Bob identifies a few interesting correlations and wants to combine variables involved in these correlations to assemble a new dataset. Nexus provides data assembly APIs to make it easy for Bob.

Suppose Bob finds the first correlation intriguing and wishes to explore the data used to calculate it. In such a scenario, he can simply input the correlation's ID into Nexus to obtain the integrated dataset.

In [None]:
row_idx = 0
aligned, prov = nexus_api.get_joined_data_from_row(df_control.loc[0])
dtale.show(aligned)

Nexus also offers `join_and_project` API that can assemble a dataset from any set of given variables.

In [None]:
variables = [Variable('divg-mhqk_location_6', 'count'), Variable('4u6w-irs9_location_6', 'avg_square_feet')]
df, prov = nexus_api.join_and_project(variables)
dtale.show(df)

Nexus provides the data provenance information for all data assembly APIs.

In [None]:
print(prov)
+-------+
Assignment
Answer from the Nexus data assembly text above:
1. What does Bob input into Nexus to obtain the integrated dataset for a correlation?
2. Which API can assemble a dataset from any set of given variables?
3. For which APIs does Nexus provide data provenance information?
+-------+
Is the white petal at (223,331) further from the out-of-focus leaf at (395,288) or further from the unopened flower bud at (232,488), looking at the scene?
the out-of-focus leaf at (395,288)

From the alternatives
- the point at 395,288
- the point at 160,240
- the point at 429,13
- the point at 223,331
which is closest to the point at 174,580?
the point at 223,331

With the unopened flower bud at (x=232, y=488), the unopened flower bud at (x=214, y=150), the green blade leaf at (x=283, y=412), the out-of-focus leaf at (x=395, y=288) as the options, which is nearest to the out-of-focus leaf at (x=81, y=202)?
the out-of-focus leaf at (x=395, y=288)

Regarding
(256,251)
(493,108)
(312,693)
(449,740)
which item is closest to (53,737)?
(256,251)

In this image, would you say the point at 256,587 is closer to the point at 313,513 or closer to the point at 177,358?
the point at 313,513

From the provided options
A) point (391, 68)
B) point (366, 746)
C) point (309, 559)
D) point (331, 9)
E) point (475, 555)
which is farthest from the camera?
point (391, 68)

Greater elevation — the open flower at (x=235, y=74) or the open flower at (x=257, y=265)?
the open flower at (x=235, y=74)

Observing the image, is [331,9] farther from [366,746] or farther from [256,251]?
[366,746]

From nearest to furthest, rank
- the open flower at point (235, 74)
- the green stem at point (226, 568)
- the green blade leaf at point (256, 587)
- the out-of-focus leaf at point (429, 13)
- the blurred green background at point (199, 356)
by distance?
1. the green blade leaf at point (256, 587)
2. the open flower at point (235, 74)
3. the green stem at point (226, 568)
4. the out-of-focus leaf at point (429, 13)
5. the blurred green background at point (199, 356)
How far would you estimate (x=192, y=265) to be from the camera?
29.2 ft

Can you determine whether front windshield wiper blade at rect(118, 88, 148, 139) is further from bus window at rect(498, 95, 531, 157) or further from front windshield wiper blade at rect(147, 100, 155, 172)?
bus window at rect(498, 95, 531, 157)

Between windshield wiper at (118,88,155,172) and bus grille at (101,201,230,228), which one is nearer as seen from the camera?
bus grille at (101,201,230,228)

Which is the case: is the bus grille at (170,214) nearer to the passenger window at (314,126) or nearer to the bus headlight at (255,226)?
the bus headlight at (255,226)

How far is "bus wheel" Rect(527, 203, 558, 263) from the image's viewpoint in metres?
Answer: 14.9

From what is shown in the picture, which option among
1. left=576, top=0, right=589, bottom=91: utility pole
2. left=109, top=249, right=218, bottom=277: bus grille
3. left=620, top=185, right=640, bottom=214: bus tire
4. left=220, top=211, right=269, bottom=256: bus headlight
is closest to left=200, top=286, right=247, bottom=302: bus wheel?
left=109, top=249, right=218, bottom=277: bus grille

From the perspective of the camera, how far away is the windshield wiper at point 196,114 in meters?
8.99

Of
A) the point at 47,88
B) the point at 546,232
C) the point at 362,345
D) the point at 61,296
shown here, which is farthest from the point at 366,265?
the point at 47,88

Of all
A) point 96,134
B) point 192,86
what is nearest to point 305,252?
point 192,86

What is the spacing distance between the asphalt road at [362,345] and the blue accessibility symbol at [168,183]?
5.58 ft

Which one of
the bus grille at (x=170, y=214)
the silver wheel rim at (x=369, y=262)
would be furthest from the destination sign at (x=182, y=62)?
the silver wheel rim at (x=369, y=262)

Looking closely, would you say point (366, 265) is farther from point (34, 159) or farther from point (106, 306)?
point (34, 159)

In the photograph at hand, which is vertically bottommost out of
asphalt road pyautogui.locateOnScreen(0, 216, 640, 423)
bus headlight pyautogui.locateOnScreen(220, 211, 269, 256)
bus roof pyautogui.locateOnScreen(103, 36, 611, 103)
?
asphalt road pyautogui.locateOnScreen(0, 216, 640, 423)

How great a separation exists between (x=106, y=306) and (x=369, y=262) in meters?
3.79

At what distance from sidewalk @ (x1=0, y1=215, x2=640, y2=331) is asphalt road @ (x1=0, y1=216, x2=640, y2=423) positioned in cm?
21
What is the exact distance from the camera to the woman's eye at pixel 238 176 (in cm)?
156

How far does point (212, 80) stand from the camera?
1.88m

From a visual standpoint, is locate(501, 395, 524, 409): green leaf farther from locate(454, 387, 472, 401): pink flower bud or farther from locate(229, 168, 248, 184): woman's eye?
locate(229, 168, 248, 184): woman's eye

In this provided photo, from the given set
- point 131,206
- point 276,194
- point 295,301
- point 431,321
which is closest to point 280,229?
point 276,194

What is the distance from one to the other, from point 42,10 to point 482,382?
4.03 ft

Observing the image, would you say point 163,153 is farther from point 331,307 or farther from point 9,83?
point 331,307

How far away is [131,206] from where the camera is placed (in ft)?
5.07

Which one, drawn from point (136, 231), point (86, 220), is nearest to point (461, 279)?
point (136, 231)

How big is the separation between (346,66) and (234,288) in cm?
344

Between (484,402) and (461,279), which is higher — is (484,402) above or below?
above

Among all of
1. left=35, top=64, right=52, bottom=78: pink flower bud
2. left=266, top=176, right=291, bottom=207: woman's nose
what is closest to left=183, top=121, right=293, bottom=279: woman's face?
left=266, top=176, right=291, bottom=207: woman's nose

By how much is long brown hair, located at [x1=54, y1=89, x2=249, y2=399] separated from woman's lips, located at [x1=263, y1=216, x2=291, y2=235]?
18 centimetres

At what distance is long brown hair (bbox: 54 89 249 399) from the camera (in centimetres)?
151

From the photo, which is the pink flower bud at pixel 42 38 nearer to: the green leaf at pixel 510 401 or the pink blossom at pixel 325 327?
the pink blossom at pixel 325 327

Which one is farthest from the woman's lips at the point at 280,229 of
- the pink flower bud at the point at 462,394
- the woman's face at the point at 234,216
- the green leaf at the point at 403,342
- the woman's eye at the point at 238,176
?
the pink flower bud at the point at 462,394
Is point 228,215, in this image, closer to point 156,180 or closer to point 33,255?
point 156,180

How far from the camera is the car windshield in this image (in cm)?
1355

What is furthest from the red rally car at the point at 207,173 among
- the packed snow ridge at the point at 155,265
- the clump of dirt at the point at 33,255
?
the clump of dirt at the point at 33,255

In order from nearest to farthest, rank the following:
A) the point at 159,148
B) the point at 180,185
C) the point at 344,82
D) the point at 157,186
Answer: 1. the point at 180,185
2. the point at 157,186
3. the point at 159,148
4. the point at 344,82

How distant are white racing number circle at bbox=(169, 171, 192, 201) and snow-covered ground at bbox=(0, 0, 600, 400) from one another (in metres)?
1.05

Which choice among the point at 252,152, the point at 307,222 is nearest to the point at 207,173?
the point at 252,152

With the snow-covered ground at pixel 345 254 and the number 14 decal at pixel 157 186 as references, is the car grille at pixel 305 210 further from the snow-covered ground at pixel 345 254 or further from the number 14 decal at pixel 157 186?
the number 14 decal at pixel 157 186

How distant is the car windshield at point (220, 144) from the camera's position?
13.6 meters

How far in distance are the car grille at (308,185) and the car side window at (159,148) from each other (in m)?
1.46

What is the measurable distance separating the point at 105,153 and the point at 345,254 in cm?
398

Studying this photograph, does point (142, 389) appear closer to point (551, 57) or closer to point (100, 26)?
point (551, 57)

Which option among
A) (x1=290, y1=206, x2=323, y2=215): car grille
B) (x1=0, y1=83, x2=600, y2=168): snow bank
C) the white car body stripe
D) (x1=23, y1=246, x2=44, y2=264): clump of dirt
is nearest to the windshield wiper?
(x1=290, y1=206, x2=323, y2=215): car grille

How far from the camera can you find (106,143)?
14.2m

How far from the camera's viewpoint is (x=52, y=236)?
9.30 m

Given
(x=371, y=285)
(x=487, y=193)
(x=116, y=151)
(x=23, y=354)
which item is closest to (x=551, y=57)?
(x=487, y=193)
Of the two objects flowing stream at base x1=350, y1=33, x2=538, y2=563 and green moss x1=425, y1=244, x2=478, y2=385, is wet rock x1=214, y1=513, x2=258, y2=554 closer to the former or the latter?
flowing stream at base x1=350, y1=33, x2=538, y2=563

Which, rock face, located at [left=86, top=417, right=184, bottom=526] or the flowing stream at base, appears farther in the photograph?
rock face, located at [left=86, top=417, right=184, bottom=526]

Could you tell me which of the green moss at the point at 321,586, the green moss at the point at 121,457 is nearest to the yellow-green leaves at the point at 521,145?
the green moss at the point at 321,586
+-------+
Answer box
1. The correlation's ID.
2. The `join_and_project` API.
3. All data assembly APIs.